Top of DATA SHOWN

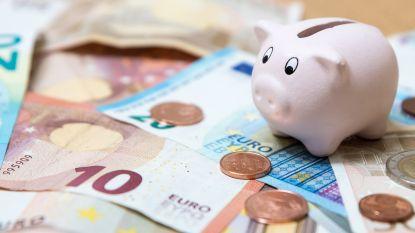 Belg spaart lustig voort: voor het eerst meer geld op zichtrekeningen dan op spaarboekjes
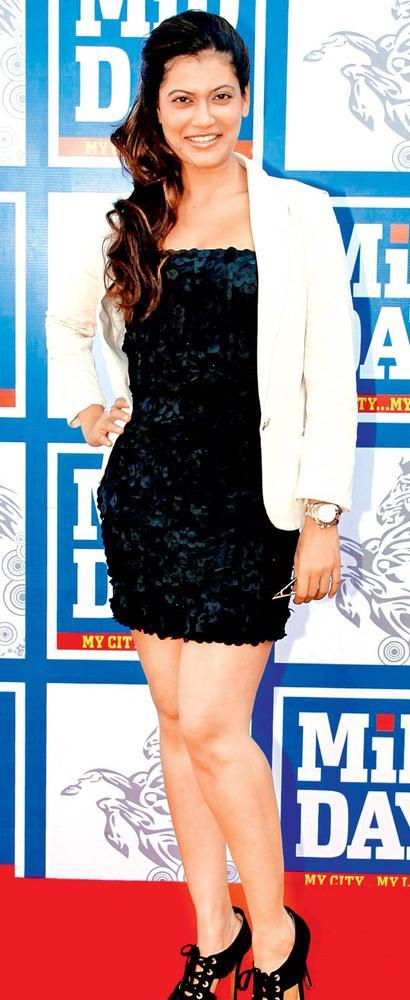 Payal Looks Chic In Black At Royal Western India Turf Club During MiD DAY Trophy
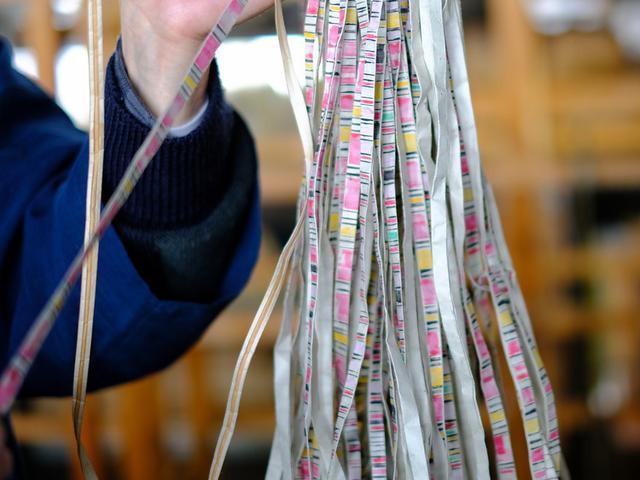 画像: 「美しき伝統 中田屋織物の越後上布雪晒し、酒井織物の反物作り」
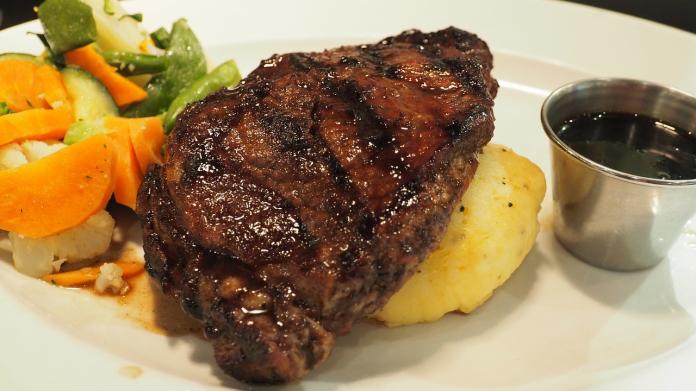 ▲《小乾倩倩的遊戲的美食》指出,部分超市的醃製牛排價格特別便宜,其實藏有背後原因。(圖/翻攝Pixabay)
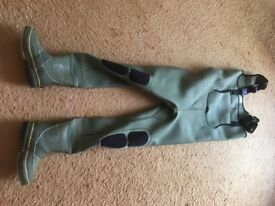 Snowbee Waders, Size 6, Tall lady / Medium Gents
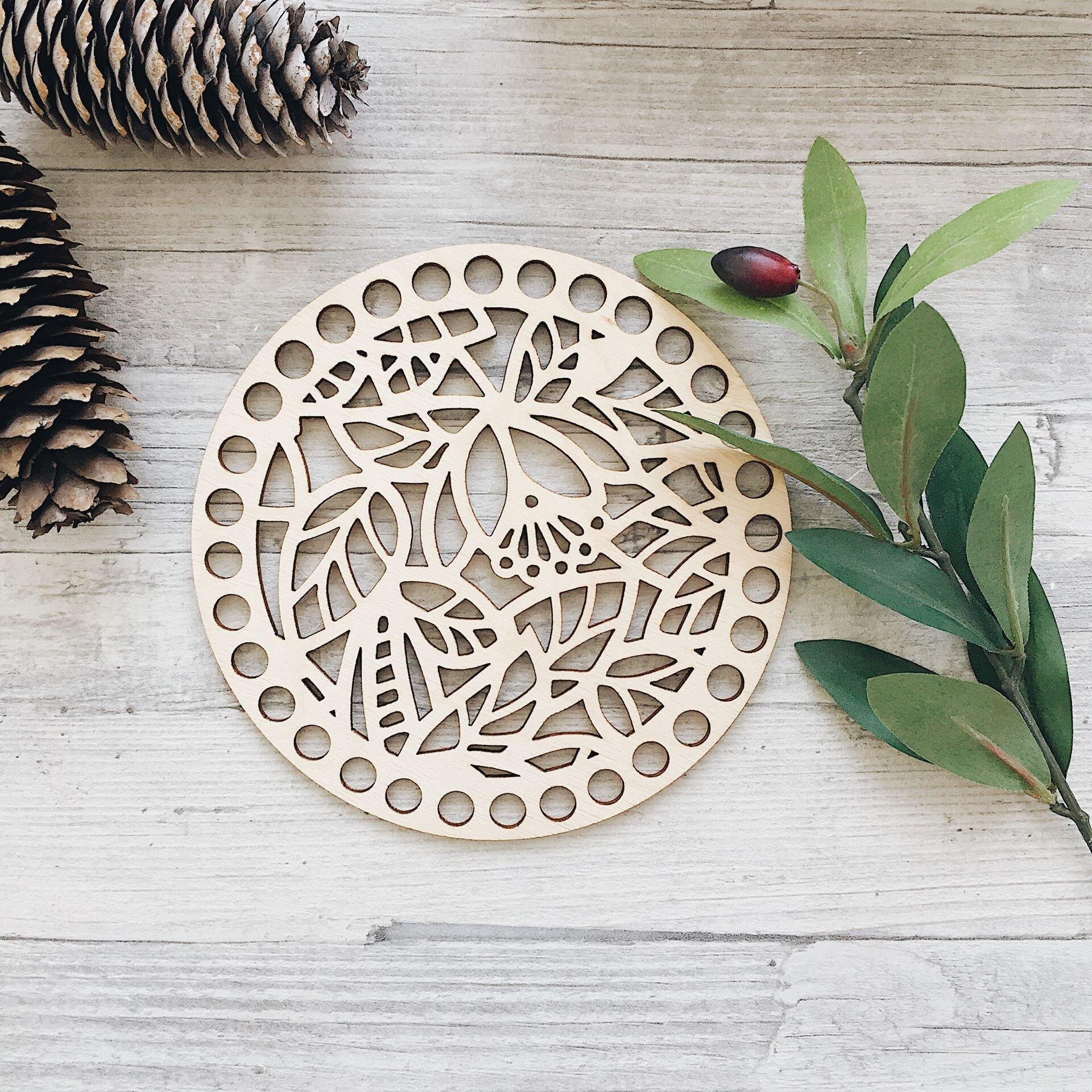 Деревянная резная крышка для корзинки, круг с листиками 15см - фото pic_f3000f1ef7e50af_1920x9000_1.jpg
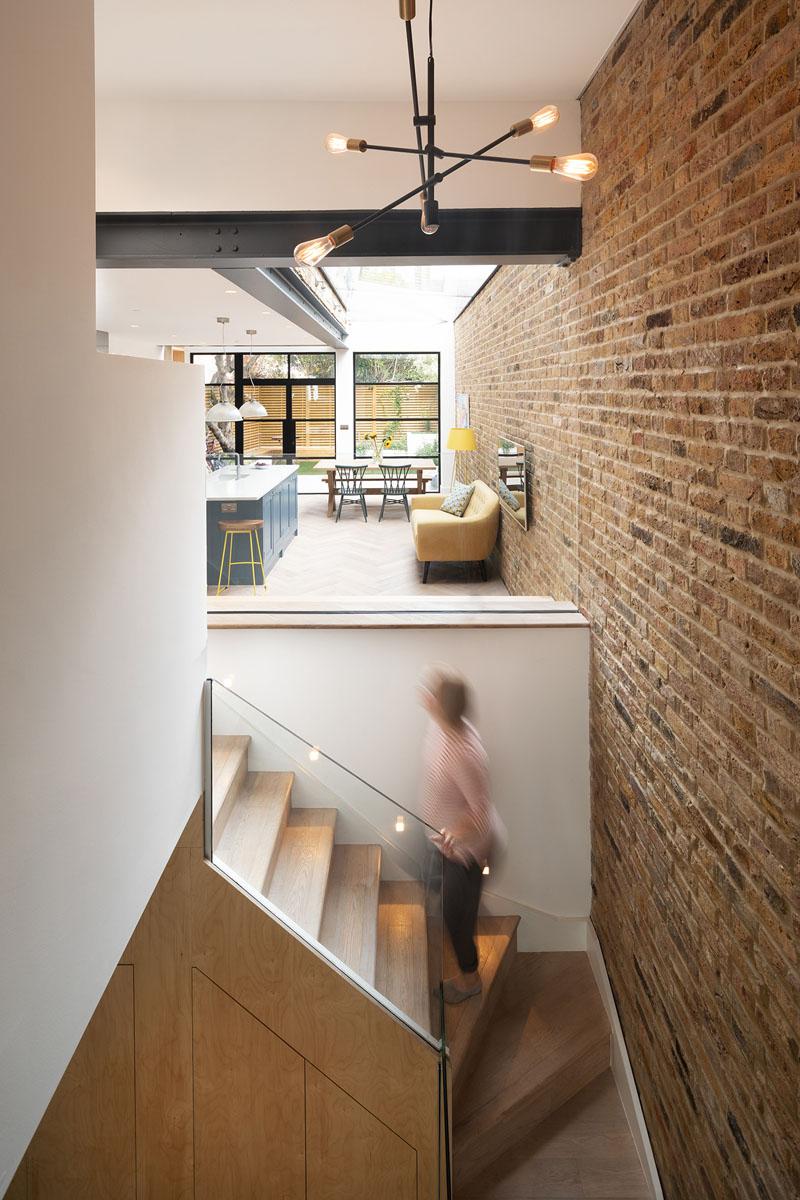 《一个充满阳光的温馨地下室与玻璃房的改造》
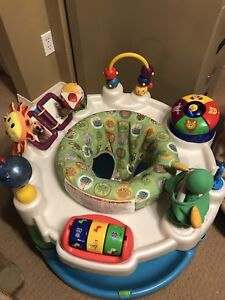 Baby Einstein activity center like new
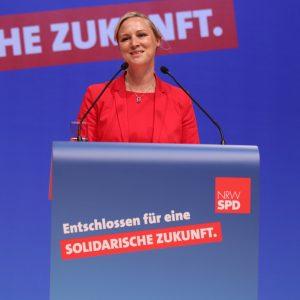 Dörte Schall bei ihrer Rede auf dem außerordentlichen Landesparteitag 2019 in Bochum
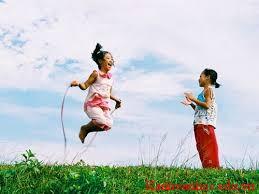 tả hai em bé đang nhảy dây trên sân trường
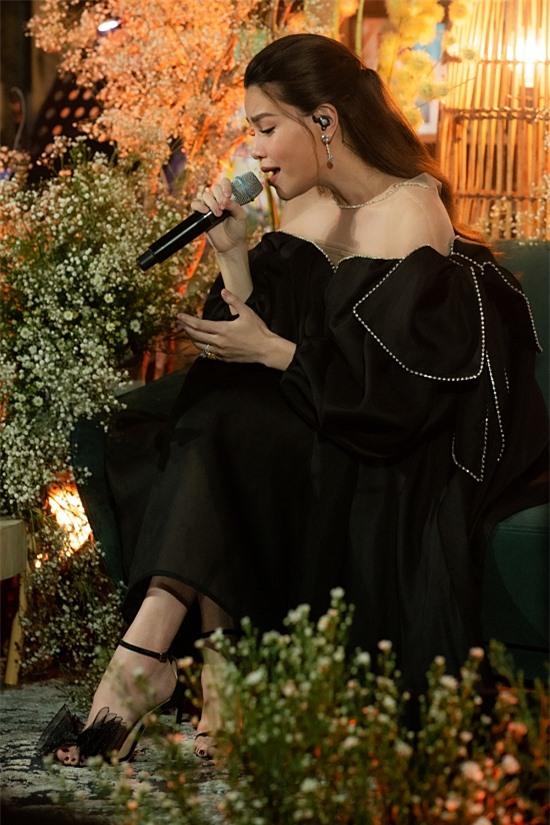 Minishow thuộc chuỗi dự án Love Songs 2020 của Hồ Ngọc Hà. Dù tổ chức hình thức phát online, cô và êkíp đầu tư không gian, ban nhạc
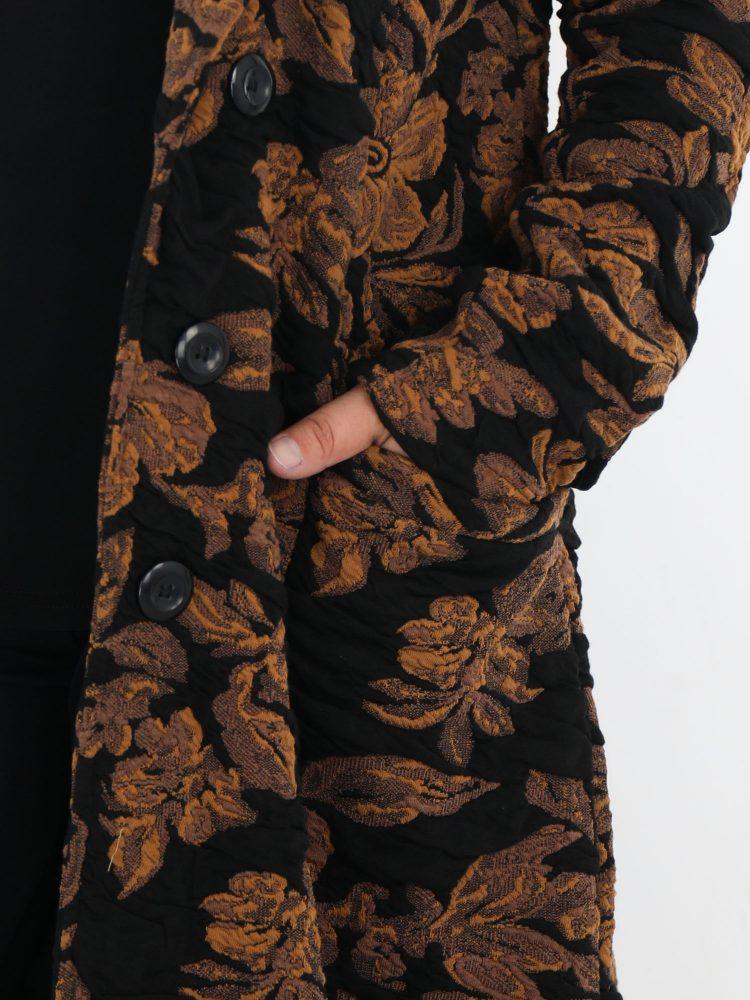 bloemen-jas-in-zwart-met-cognac-van-angelle-milan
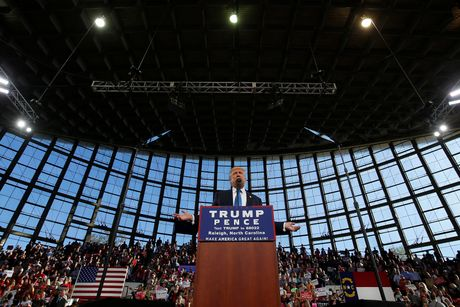 Trump thuc trang dem, Clinton mang 'sao' tranh cu phut cuoi - Anh 1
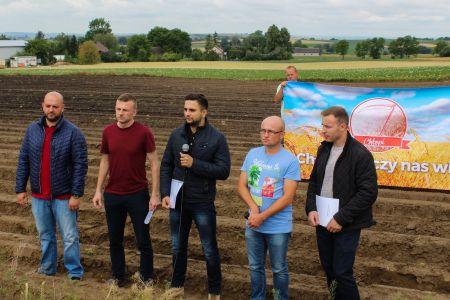 Poseł Norbert Kaczmarczyk (Kukiz'15) zorganizował konferencję prasową, aby… ogłosić suszę rolniczą!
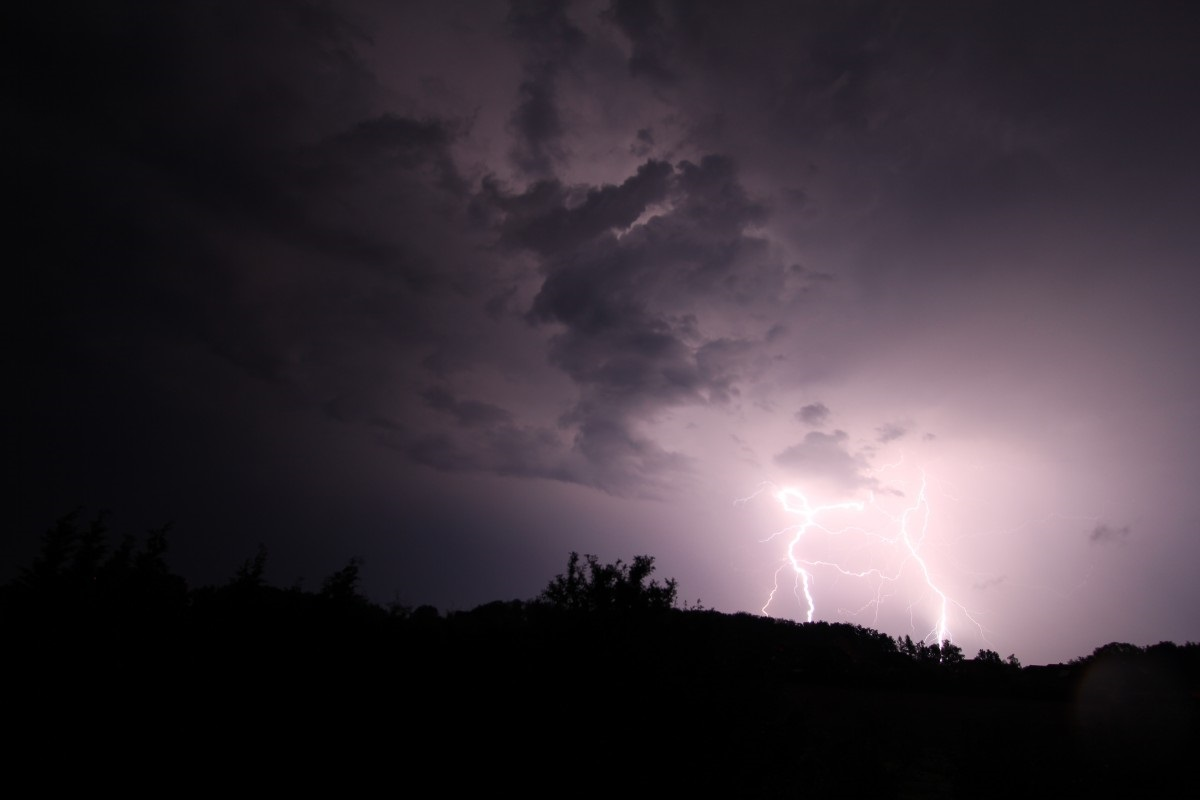 Opnieuw code geel voor zware onweersbuien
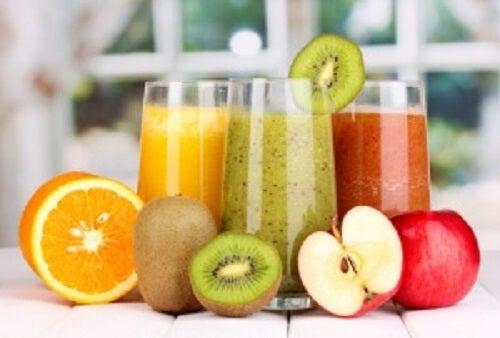 detoxifiere cu sucuri de fructe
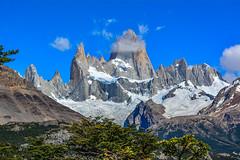 Chalten (Luis_Garriga) Tags: chalten monte mountain fitzroy cielo nubes glaciar bosque parquenacional losglaciares santacruz argentina patagonia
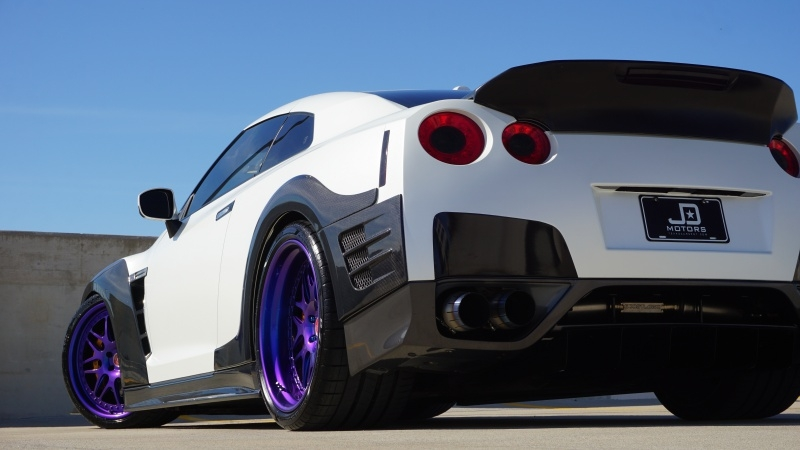 Nissan GT-R 2009 price $69,995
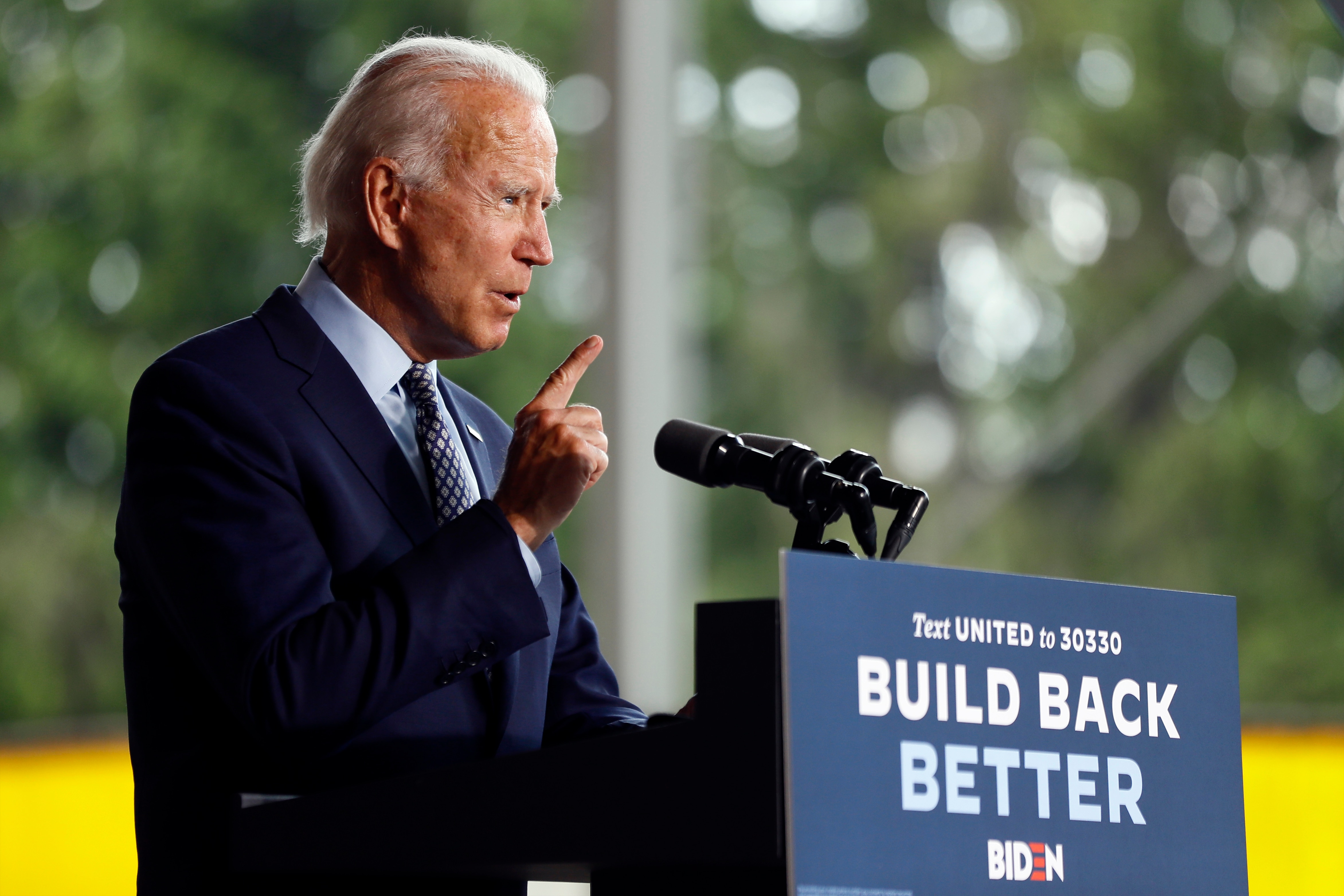 Biden Attacks Trump as Caring Only About Stock Market as US Economy Founders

Bottom of DATA SHOWN

Above are the records; repeat them exactly, omitting every picture.

 Belg spaart lustig voort: voor het eerst meer geld op zichtrekeningen dan op spaarboekjes
 Payal Looks Chic In Black At Royal Western India Turf Club During MiD DAY Trophy
 画像: 「美しき伝統 中田屋織物の越後上布雪晒し、酒井織物の反物作り」
 ▲《小乾倩倩的遊戲的美食》指出,部分超市的醃製牛排價格特別便宜,其實藏有背後原因。(圖/翻攝Pixabay)
 Snowbee Waders, Size 6, Tall lady / Medium Gents
 Деревянная резная крышка для корзинки, круг с листиками 15см - фото pic_f3000f1ef7e50af_1920x9000_1.jpg
 《一个充满阳光的温馨地下室与玻璃房的改造》
 Baby Einstein activity center like new
 Dörte Schall bei ihrer Rede auf dem außerordentlichen Landesparteitag 2019 in Bochum
 tả hai em bé đang nhảy dây trên sân trường
 Minishow thuộc chuỗi dự án Love Songs 2020 của Hồ Ngọc Hà. Dù tổ chức hình thức phát online, cô và êkíp đầu tư không gian, ban nhạc
 bloemen-jas-in-zwart-met-cognac-van-angelle-milan
 Trump thuc trang dem, Clinton mang 'sao' tranh cu phut cuoi - Anh 1
 Poseł Norbert Kaczmarczyk (Kukiz'15) zorganizował konferencję prasową, aby… ogłosić suszę rolniczą!
 Opnieuw code geel voor zware onweersbuien
 detoxifiere cu sucuri de fructe
 Chalten (Luis_Garriga) Tags: chalten monte mountain fitzroy cielo nubes glaciar bosque parquenacional losglaciares santacruz argentina patagonia
 Nissan GT-R 2009 price $69,995
 Biden Attacks Trump as Caring Only About Stock Market as US Economy Founders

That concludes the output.